A epilepsia é uma condição neurológica que afeta entre 2 a 3% da população mundial, sendo que aproximadamente 70% dos casos podem ser controlados com o uso de medicação. No Brasil, para obtenção ou renovação da Carteira Nacional de Habilitação (CNH), todas as pessoas são questionadas sobre o uso de medicamentos, histórico de desmaios e crises convulsivas. Aqueles que informam ter epilepsia devem passar por uma avaliação médica específica para determinar sua aptidão física e mental para dirigir.

Regulamentação do DETRAN

A Resolução nº 425 de 27 de novembro de 2012 do DETRAN estabelece as diretrizes para a avaliação neurológica de condutores com epilepsia. O Anexo VIII dessa resolução determina que o candidato deve apresentar exames complementares e um relatório médico padronizado (Anexo IX), elaborado pelo médico assistente que acompanha o paciente há pelo menos um ano. A aptidão é avaliada conforme a situação do paciente e sua resposta ao tratamento.

Critérios para aptidão

Os critérios de aptidão são divididos em dois grupos:

Grupo I – Pessoas com epilepsia em uso de medicação

Para serem consideradas aptas a dirigir, essas pessoas devem atender aos seguintes requisitos:

  1. Estar há pelo menos um ano sem crises epilépticas, incluindo qualquer tipo de manifestação epiléptica, como convulsões, ausências ou crises focais;
  2. Apresentar um parecer médico favorável;
  3. Demonstrar aderência total ao tratamento recomendado pelo neurologista.

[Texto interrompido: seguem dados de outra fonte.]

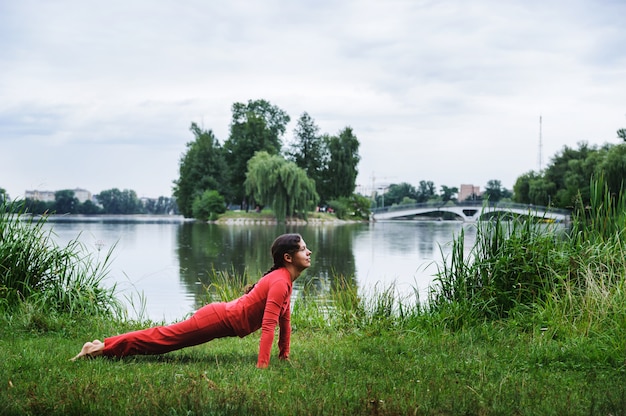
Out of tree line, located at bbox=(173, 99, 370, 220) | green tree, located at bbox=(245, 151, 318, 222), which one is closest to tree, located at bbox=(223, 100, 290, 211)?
tree line, located at bbox=(173, 99, 370, 220)

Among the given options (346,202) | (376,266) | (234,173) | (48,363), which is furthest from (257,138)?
(48,363)

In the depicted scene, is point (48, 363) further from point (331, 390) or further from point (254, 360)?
point (331, 390)

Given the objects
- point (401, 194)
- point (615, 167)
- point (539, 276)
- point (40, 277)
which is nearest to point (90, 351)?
point (40, 277)

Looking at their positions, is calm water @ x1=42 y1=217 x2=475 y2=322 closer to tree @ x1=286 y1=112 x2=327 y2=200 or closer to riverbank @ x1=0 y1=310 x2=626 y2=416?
riverbank @ x1=0 y1=310 x2=626 y2=416

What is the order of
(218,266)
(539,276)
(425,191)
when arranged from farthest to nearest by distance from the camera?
(425,191), (218,266), (539,276)

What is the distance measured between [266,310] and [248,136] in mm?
53261

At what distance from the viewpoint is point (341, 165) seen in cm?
6041

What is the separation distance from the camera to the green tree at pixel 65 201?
70938mm

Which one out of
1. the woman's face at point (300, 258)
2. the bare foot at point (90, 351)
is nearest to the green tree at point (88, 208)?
the bare foot at point (90, 351)

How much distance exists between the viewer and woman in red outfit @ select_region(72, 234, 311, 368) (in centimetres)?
374

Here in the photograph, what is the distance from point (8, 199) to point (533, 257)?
5397 millimetres

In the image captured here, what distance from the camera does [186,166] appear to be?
57000 mm

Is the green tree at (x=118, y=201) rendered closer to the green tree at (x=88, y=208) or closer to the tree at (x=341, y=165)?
the green tree at (x=88, y=208)

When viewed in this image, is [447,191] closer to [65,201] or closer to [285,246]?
[65,201]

Grupo II – Pessoas em retirada de medicação

Candidatos que estão interrompendo o uso de medicamentos devem cumprir os seguintes critérios:

  1. Não possuir diagnóstico de epilepsia mioclônica juvenil;
  2. Estar há pelo menos dois anos sem crises epilépticas de qualquer tipo;
  3. Ter iniciado a retirada gradual da medicação há pelo menos seis meses;
  4. Permanecer sem crises epilépticas por pelo menos seis meses após a interrupção completa do medicamento;
  5. Obter um parecer médico favorável.

Se o médico assistente emitir um parecer desfavorável, o candidato poderá ser considerado “inapto temporariamente” ou “inapto” para dirigir, dependendo da gravidade do caso.

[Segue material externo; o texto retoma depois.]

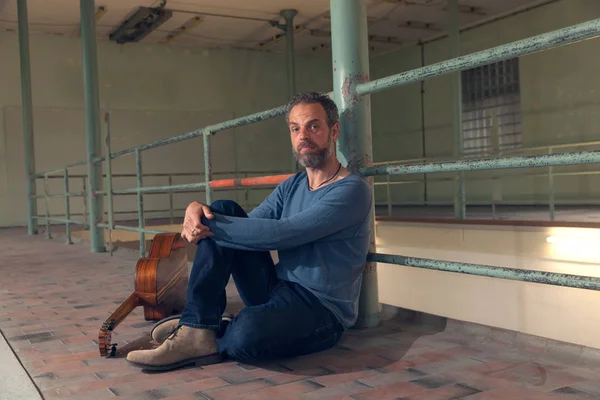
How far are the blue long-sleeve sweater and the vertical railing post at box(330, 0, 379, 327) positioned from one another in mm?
281

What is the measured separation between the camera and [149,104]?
484 inches

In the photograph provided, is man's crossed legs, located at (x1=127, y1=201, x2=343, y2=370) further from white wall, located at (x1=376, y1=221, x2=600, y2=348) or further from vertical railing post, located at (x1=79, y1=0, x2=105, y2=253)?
vertical railing post, located at (x1=79, y1=0, x2=105, y2=253)

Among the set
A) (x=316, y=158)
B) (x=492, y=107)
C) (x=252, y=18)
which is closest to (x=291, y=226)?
(x=316, y=158)

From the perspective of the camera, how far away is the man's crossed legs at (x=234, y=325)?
5.60ft

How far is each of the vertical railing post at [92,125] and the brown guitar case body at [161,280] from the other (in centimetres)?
350

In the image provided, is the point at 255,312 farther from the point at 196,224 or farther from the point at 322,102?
the point at 322,102

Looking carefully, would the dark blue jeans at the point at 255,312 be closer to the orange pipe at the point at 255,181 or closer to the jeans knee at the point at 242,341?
the jeans knee at the point at 242,341

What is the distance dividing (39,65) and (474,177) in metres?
8.55

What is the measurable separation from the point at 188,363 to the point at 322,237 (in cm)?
53

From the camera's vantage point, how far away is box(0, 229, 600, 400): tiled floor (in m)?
1.50

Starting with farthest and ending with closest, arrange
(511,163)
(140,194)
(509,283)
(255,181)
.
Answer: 1. (509,283)
2. (140,194)
3. (255,181)
4. (511,163)

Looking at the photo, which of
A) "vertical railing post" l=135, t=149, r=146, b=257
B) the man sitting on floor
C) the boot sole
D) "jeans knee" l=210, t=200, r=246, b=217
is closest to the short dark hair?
the man sitting on floor

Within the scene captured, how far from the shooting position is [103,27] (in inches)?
443

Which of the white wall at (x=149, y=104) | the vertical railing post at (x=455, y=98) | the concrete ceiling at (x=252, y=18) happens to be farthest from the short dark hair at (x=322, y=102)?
the white wall at (x=149, y=104)
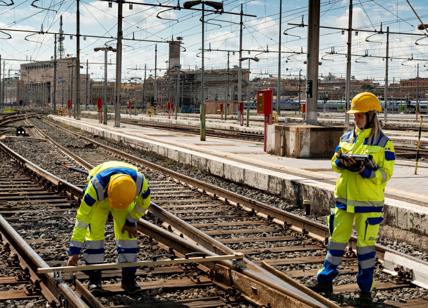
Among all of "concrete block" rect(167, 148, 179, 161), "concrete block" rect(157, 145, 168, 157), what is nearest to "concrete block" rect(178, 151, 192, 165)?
"concrete block" rect(167, 148, 179, 161)

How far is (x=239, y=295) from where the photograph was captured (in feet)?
18.1

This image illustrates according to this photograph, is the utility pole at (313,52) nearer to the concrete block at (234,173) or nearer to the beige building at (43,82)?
the concrete block at (234,173)

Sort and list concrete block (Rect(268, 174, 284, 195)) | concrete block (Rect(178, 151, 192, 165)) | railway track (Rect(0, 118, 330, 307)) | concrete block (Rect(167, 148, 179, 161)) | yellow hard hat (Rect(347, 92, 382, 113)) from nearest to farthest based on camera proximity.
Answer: railway track (Rect(0, 118, 330, 307)) < yellow hard hat (Rect(347, 92, 382, 113)) < concrete block (Rect(268, 174, 284, 195)) < concrete block (Rect(178, 151, 192, 165)) < concrete block (Rect(167, 148, 179, 161))

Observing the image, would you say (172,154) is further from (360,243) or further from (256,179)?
(360,243)

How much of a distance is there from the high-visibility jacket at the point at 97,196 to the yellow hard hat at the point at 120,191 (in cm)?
21

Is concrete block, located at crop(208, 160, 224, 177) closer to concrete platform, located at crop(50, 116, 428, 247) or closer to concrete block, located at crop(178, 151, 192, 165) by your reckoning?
concrete platform, located at crop(50, 116, 428, 247)

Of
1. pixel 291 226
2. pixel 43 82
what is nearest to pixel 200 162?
pixel 291 226

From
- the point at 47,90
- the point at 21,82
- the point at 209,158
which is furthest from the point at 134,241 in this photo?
the point at 21,82

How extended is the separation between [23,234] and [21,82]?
152 metres

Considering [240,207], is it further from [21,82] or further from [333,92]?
[21,82]

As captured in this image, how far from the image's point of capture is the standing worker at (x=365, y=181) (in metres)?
5.49

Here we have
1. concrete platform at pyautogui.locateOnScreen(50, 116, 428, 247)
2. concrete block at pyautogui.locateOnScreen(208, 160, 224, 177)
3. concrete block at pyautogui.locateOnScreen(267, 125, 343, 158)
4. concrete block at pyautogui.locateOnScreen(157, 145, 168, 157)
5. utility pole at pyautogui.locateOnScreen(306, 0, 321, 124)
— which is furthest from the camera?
concrete block at pyautogui.locateOnScreen(157, 145, 168, 157)

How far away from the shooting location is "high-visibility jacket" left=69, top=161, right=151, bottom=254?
214 inches

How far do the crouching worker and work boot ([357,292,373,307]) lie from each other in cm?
197
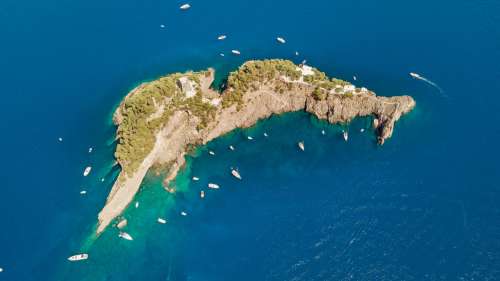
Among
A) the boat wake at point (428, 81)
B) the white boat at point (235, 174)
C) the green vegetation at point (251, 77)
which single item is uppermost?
the boat wake at point (428, 81)

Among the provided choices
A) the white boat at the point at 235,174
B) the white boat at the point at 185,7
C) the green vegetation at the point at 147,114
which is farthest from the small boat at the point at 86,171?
the white boat at the point at 185,7

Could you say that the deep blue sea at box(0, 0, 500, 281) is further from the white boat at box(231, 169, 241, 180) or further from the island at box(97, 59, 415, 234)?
the island at box(97, 59, 415, 234)

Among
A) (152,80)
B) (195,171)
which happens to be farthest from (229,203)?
(152,80)

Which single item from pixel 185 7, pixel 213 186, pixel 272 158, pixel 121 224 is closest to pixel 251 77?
pixel 272 158

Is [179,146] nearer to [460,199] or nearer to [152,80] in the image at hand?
[152,80]

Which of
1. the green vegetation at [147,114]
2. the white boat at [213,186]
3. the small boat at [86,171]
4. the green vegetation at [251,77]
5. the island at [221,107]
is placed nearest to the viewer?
the white boat at [213,186]

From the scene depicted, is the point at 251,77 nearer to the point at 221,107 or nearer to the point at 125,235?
the point at 221,107

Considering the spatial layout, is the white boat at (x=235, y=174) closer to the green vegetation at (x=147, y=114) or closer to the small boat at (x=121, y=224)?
the green vegetation at (x=147, y=114)
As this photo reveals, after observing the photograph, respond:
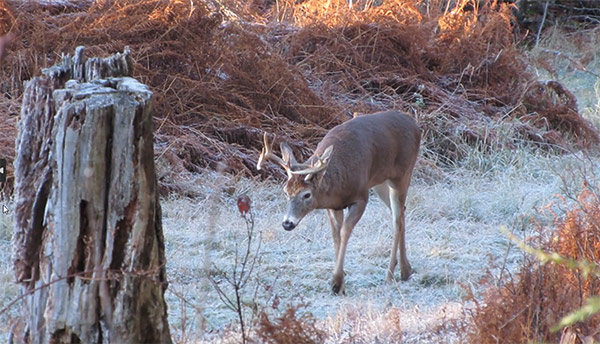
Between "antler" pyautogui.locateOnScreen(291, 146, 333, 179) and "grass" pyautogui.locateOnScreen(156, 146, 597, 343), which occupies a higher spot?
"antler" pyautogui.locateOnScreen(291, 146, 333, 179)

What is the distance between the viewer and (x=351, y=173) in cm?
666

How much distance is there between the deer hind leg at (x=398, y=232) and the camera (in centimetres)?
694

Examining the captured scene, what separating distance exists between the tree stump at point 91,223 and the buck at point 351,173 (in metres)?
2.97

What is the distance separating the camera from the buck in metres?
6.41

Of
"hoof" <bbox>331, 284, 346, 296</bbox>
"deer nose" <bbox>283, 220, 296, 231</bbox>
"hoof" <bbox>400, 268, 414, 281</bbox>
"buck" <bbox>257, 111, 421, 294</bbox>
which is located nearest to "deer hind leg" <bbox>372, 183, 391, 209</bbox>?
"buck" <bbox>257, 111, 421, 294</bbox>

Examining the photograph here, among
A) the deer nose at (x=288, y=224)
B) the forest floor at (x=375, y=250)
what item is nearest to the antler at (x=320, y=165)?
the deer nose at (x=288, y=224)

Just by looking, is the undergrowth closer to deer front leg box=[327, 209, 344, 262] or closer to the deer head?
the deer head

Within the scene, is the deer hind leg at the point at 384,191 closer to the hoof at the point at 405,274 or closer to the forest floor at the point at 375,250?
the forest floor at the point at 375,250

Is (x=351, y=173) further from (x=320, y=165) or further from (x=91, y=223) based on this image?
(x=91, y=223)

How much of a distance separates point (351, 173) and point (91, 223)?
3.70 meters

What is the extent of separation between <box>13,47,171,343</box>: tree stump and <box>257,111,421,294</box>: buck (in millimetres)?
2969

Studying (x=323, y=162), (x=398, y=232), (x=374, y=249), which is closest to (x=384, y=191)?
(x=374, y=249)

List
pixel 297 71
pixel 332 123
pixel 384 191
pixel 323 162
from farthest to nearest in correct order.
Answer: pixel 297 71 < pixel 332 123 < pixel 384 191 < pixel 323 162

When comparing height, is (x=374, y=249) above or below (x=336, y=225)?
below
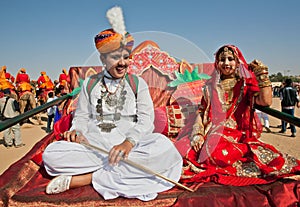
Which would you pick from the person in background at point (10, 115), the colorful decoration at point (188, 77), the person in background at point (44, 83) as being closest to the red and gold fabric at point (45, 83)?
the person in background at point (44, 83)

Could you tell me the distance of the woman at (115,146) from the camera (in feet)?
6.20

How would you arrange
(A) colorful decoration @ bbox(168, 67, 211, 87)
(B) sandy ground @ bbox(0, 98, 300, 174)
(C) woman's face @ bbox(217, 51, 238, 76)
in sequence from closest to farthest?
1. (C) woman's face @ bbox(217, 51, 238, 76)
2. (A) colorful decoration @ bbox(168, 67, 211, 87)
3. (B) sandy ground @ bbox(0, 98, 300, 174)

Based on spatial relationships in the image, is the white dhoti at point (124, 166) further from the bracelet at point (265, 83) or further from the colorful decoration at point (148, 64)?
the colorful decoration at point (148, 64)

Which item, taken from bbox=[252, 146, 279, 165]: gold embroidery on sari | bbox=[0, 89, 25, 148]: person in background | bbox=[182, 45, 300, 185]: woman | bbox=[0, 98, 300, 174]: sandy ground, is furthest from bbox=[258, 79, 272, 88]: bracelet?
bbox=[0, 89, 25, 148]: person in background

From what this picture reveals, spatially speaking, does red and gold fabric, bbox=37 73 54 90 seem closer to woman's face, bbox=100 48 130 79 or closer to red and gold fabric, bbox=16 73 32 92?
red and gold fabric, bbox=16 73 32 92

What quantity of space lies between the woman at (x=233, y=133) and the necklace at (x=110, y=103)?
80 centimetres

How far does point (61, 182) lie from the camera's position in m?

Condições para habilitação

Caso o candidato seja considerado apto, algumas condições específicas são impostas:

  1. Autorização apenas para veículos da categoria “B” (automóveis de passeio);
  2. Validade reduzida da CNH na primeira habilitação, a critério do perito médico;
  3. Necessidade de reavaliação médica nas renovações da CNH;
  4. Para os candidatos do Grupo I, a renovação pode ter prazo reduzido inicialmente, mas passa a ter validade normal a partir das renovações subsequentes;
  5. Para os candidatos do Grupo II, a CNH passa a ter validade normal a partir da primeira renovação.

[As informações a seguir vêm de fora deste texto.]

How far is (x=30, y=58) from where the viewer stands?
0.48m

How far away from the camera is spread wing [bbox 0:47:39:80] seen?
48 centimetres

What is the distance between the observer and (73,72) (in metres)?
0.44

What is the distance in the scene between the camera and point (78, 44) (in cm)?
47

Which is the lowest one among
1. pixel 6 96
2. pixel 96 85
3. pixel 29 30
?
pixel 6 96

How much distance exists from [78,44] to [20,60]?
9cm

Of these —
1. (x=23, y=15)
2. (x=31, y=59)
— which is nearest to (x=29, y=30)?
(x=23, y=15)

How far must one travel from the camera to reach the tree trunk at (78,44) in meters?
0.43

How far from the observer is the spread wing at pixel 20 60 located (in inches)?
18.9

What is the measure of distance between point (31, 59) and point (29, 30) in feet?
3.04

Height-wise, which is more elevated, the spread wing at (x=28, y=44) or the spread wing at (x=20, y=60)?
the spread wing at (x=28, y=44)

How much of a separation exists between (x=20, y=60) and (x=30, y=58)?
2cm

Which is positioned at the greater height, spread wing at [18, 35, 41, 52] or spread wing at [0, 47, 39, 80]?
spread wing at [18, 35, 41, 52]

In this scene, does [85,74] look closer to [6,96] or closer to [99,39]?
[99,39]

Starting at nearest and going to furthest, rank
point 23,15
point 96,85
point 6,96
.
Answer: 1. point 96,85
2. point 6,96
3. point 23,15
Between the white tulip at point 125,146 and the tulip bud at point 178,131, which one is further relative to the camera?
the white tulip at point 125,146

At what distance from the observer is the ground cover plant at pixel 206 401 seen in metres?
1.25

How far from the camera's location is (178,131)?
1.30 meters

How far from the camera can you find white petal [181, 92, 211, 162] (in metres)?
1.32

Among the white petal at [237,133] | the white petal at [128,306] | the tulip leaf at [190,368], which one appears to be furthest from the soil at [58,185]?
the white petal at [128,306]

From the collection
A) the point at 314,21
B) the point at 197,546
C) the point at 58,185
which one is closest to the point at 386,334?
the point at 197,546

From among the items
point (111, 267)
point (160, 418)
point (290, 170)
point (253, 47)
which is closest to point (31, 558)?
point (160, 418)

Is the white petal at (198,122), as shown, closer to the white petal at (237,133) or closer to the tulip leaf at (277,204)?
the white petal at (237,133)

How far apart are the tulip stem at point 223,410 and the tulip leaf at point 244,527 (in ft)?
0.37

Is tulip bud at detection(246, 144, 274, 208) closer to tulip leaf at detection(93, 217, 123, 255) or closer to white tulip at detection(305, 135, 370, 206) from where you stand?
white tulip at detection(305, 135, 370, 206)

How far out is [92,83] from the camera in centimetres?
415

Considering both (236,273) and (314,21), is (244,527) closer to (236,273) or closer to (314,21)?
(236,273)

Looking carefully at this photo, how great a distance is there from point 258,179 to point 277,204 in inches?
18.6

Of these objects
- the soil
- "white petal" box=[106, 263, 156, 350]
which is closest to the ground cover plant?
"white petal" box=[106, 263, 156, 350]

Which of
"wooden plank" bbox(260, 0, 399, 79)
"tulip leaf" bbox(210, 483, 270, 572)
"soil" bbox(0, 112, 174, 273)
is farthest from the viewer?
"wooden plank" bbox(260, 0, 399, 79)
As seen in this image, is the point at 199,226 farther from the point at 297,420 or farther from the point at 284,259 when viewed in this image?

Direção segura e responsabilidade

A legislação busca garantir que pessoas com epilepsia possam dirigir de forma segura, minimizando riscos para si mesmas e para terceiros. É fundamental que tanto o paciente quanto o médico assistente tenham bom senso e responsabilidade na avaliação da capacidade de condução. Além disso, caso o condutor com epilepsia se envolva em um acidente de trânsito, sua condição pode ser considerada na análise do ocorrido.

Por isso, seguir as diretrizes médicas e respeitar a legislação vigente são passos essenciais para garantir uma direção segura e responsável.